Tom Ricks, an author and former Pentagon reporter who covered McMaster during the Iraq War, warned on Tuesday that he might “wind up like former National Security Adviser Colin Powell, whose strong sense of loyalty was manipulated by the Bush administration to the point of him giving a speech at the United Nations on Iraqi weapons of mass destruction that we now know to have been almost entirely false.”
“[M]y guess is that when McMaster was trotted out before the cameras last night, he gave up a little piece of his soul,” Ricks wrote in Foreign Policy.
Other critics pointed to seeming contradictions in his position. McMaster insisted that Trump had told Russian Foreign Minister Sergei Lavrov and Russian Ambassador Sergey Kislyak “nothing that you would not know from open-source reporting.” On the other hand, he said U.S. national security had been “put at risk” by the Washington Post and other outlets reporting on Trump’s conversation with the Russians.
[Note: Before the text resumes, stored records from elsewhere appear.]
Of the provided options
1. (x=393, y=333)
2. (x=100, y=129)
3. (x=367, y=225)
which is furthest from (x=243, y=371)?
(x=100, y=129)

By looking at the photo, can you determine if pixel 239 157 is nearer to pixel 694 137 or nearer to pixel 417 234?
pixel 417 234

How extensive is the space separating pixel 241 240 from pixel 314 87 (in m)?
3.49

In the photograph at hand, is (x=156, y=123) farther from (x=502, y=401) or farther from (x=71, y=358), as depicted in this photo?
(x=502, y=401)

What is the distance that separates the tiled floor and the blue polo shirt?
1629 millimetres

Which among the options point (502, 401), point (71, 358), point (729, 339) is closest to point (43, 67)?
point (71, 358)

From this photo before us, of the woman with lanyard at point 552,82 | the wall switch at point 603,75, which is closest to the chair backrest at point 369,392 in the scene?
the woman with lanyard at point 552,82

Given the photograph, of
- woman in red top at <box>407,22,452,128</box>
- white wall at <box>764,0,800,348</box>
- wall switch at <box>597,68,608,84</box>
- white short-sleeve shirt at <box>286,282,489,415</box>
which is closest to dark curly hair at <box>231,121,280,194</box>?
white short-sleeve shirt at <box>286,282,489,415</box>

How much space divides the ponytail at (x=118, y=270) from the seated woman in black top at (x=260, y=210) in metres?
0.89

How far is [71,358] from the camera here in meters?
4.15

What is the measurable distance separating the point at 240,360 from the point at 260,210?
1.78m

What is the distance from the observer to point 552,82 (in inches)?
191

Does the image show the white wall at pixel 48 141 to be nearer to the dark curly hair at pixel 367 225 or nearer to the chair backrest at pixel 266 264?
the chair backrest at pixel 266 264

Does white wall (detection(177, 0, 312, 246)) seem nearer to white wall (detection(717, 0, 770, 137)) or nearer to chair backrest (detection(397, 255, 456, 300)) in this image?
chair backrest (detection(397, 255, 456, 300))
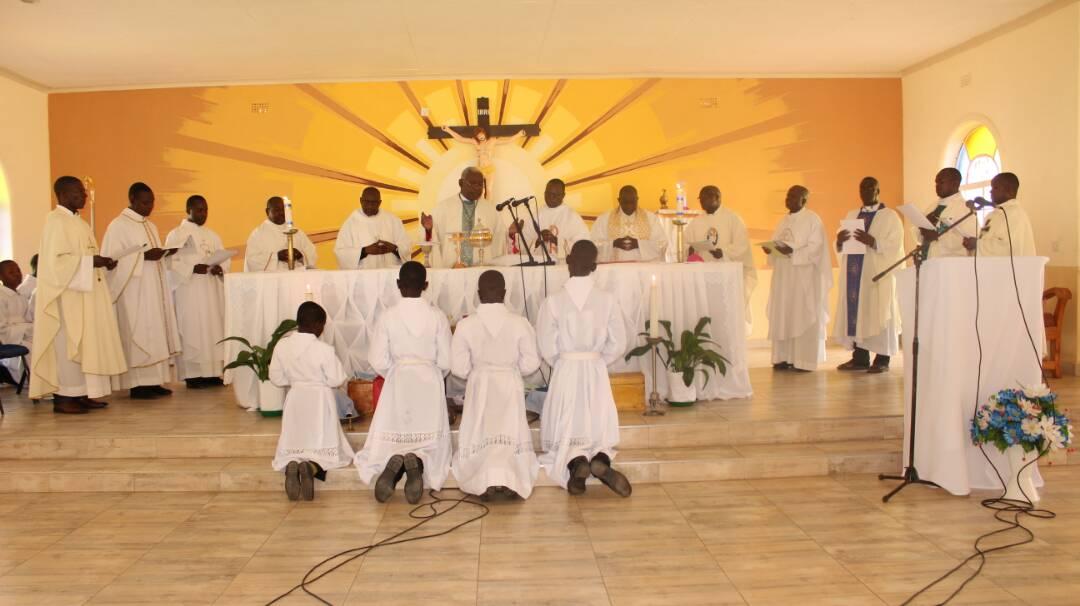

Even as the furor over Trump’s meeting with Russia’s ambassador and foreign minister subsides, McMaster has plenty of work ahead of him. On Friday, Trump departs for a 10-day trip to the Middle East and Europe that will be a test of McMaster’s organizational and planning ability—and his ability to make Trump adhere to a script without alarming or offending key U.S. allies with extemporaneous remarks.
McMaster’s sudden prominence also caps a period in which he has exerted more control over the NSC, though not without pushback from rivals inside the White House and outsiders aligned with Flynn. In recent weeks McMaster has successfully pushed out several Flynn loyalists and replaced them with his own hires. One result, according to two sources in contact with NSC staffers, has been a coordinated leak campaign against him by Flynn holdovers and allies.
News stories described confrontations between Trump and McMaster and criticism of his management from fellow White House aides. One recent Washington Post story said that some White House officials derided a McMaster-backed plan to modestly increase the U.S. troop presence in Afghanistan as “McMaster’s War.”
One NSC colleague was eager to criticize McMaster’s halting appearance in the briefing room: “Wow, that was not good,” the official said.
But McMaster has won internal battles too. After reports in early May that he had been prevented from installing a new NSC deputy, Brigadier General Ricky Waddell, McMaster prevailed and last week introduced Waddell at an NSC staff meeting. He will share duties with another deputy national security adviser, Dina Powell, whose focus will be on long-term strategic planning.
Some NSC staffers interpreted Waddell’s arrival as the effective firing of KT McFarland, a former Reagan Pentagon official and failed Senate candidate hired by Flynn—and whom McMaster has tried for months to dislodge, reportedly over Trump’s repeated objections. McFarland is now in line to become Trump’s ambassador to Singapore, though her nomination has not been submitted amid a huge backlog of pending ambassadorial picks.
A senior White House official denied that McMaster had fired McFarland but said that in last week’s meeting to introduce Waddell, McFarland “gave a very nice set of remarks about how excited she is” to go to Singapore.
One Republican in regular contact with NSC officials, including some Flynn holdovers with reservations about McMaster, said they were impressed by the general’s defense of Trump and believe his job security is stronger than ever as a result.
“The power play to get rid of H.R.,” concluded one Republican in regular contact with NSC officials, “is over and lost.”